Donna did not grow up as a Lutheran. She grew up as a Baptist, as did I, so she didn’t grow up believing God did anything through baptism. She believed according to her faith tradition, as did I: baptism was something someone did to show he was a Christian. Despite all the places where Scripture tells us that baptism saves (1 Peter 3:21, Titus 3:5, Romans 6:3-5, etc.), we both were taught, what Scripture calls, “the traditions men.”
God does not constrain Himself because of our missteps. For Donna received a baptism in the name of the Father, Son, and Holy Spirit: The God of the universe. She received a baptism of the real Father, Son, and Holy Spirit—and God is faithful to His word.
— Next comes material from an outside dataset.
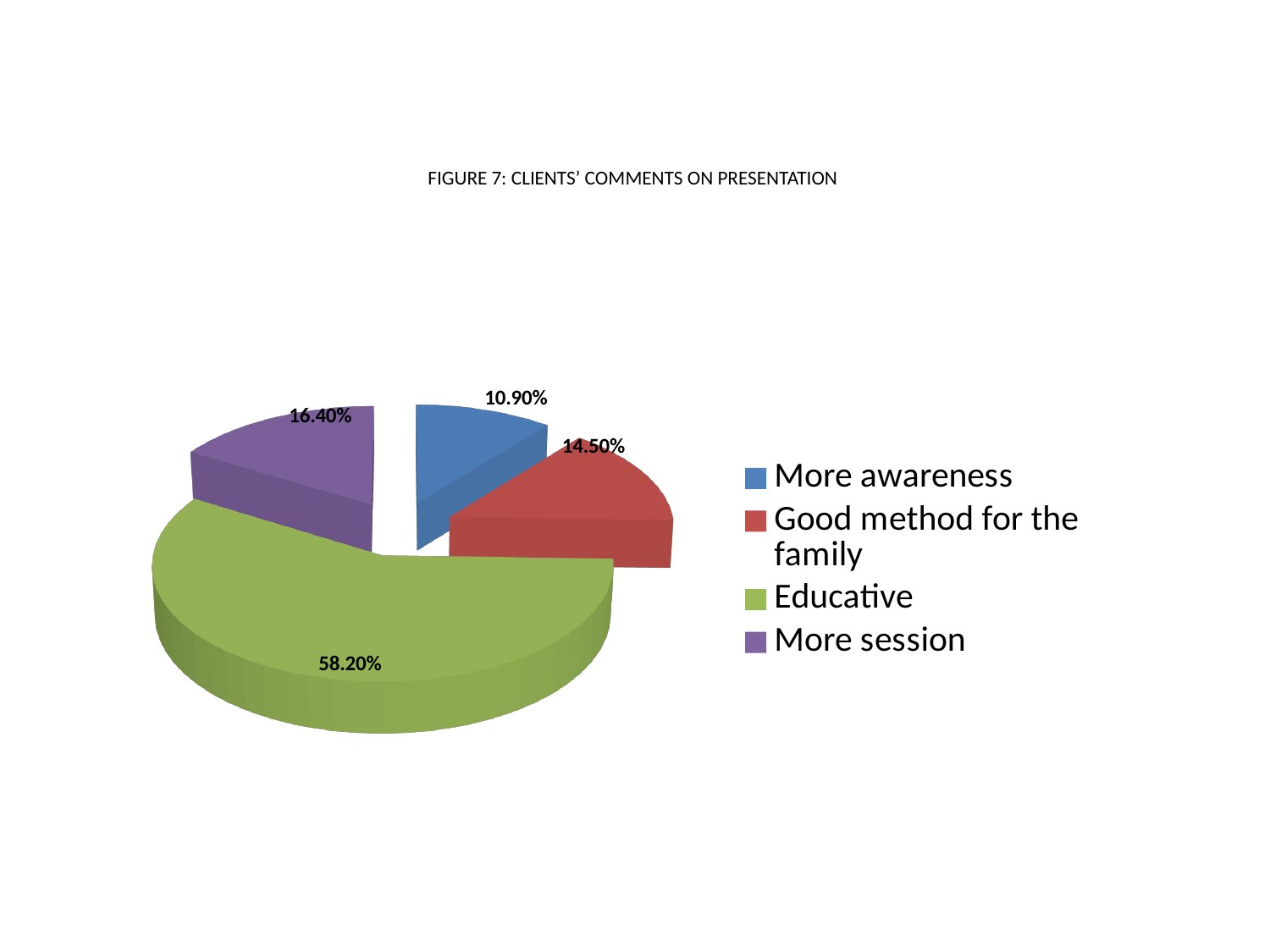
Which category has the largest share of the pie? Educative Which is larger, the value for Good method for the family or the value for More session? More session What is the value for More session? 16.40% What is the difference between the values for Educative and More session? 41.80% What type of chart is shown on the slide? Pie chart Which category has the smallest share of the pie? More awareness What is the value for More awareness? 10.90% What is the value for Good method for the family? 14.50% What is the value for Educative? 58.20% What is the title of the chart? FIGURE 7: CLIENTS' COMMENTS ON PRESENTATION How many categories does the pie chart show? 4 What is the difference between the values for More session and More awareness? 5.50%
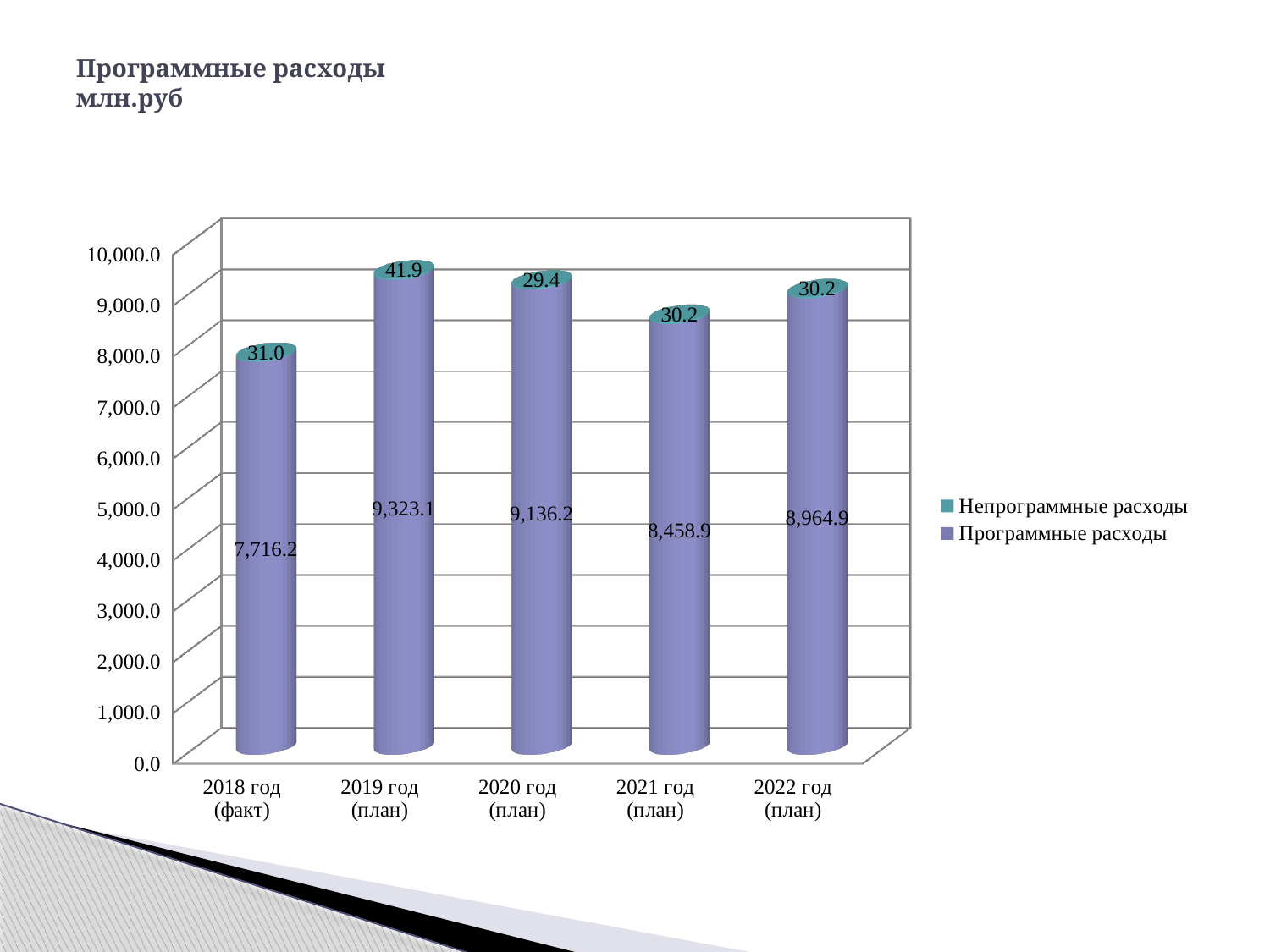
What unit is stated in the slide title for the expenses? млн.руб Which year has the lowest value of Непрограммные расходы? 2020 год (план) What is the value of Программные расходы for 2021 год (план)? 8,458.9 Which year has the highest value of Программные расходы? 2019 год (план) What is the total of the stacked bar for 2018 год (факт)? 7,747.2 What is the value of Программные расходы for 2018 год (факт)? 7,716.2 What is the value of Непрограммные расходы for 2019 год (план)? 41.9 How many year categories are shown on the x axis? 5 What kind of chart is shown on the slide? Stacked bar chart How many series does the legend list? 2 What is the difference between Программные расходы in 2019 год (план) and 2020 год (план)? 186.9 Which is larger: Программные расходы in 2022 год (план) or in 2021 год (план)? 2022 год (план)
So, He brought her into His kingdom and baptized her into Jesus’ death and resurrection. But Donna’s physical rise from death hasn’t yet happened.
So, Donna’s still living in faith, believing to be true what she does not yet experience. She still lives in hope, awaiting what she doesn’t yet have. She is no longer in pain or suffering. For this, we rejoice! Her eternal soul is delighting in God’s eternal presence.
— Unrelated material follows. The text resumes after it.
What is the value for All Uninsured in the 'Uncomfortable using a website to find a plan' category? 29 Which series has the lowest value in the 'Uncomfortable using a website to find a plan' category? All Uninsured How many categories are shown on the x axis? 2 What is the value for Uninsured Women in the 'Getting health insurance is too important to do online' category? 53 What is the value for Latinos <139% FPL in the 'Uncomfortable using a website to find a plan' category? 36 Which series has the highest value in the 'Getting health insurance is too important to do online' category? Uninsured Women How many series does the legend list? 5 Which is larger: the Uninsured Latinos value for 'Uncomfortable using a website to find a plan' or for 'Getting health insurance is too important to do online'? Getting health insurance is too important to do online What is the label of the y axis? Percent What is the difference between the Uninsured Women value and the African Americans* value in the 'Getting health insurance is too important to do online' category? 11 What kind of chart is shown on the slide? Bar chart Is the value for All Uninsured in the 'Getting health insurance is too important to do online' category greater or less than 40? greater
Still, we ask “why” and grieve her death. So, why did Donna die? At the root of it all is sin’s corruption. The eternal solution, however, is not to continue living in a fallen state, where you fall apart over time, bit by bit. No, sin must die, which was why Jesus chose to die on the cross. He took our sin into Himself and killed it on the cross in His death. So, when we are baptized into His death and resurrection, believing in Him, an eternity awaits us beyond our knowing.
Donna is not there yet, not fully, for she’s still awaiting her salvation’s fulfillment in Christ Jesus. We are here, also awaiting our salvation’s fulfillment in Christ Jesus, but mourning her loss from our lives. But don’t live like this is the end. For a family reunion awaits all who are baptized into the kingdom of God and believe in Christ. You will be with her again.
“For this is how God loved the world: He gave his only Son so that whoever believes in Him will not perish but receive eternal life.” God did all this, even though we didn’t want or ask for this gift. God did all this, even though we, at times, reject, despise, and blame Him for our problems. God loved us in this way: He gave up everything to save us and bring us home to be with Him in heaven.
Donna lived in God’ love. She received it every week in Church, receiving Jesus in Word and Sacrament—His preached Word entering her ears, and His body and blood entering her body and blood. In His grace, God saved Donna through Holy Spirit-given faith, not by anything she did, but by what Jesus did for her. God saved Donna for eternity, giving her life and salvation.
Donna is now home in heaven where God is still saving her. God continues to keep her in His care, as she awaits her body’s resurrection. Pain no longer afflicts her, neither does worry, heartache, or even complications from surgery. She now shines in God’s everlasting glory with all the saints, who earlier died in the faith.
Donna is now in heaven, arrayed in white, singing praises to the Lamb of God as she enjoys her Sabbath rest. Donna is not dead but gone ahead, where we too will follow by faith. She is alive in Christ and will be raised again, on the Last Day with a perfect body, and will then rejoice with Jesus in her risen flesh.
For now, we look forward with faith and hope to the time when God will reunite us with those who died in the one, true faith. In Christ, this is all true. Donna, we will see you again! Amen.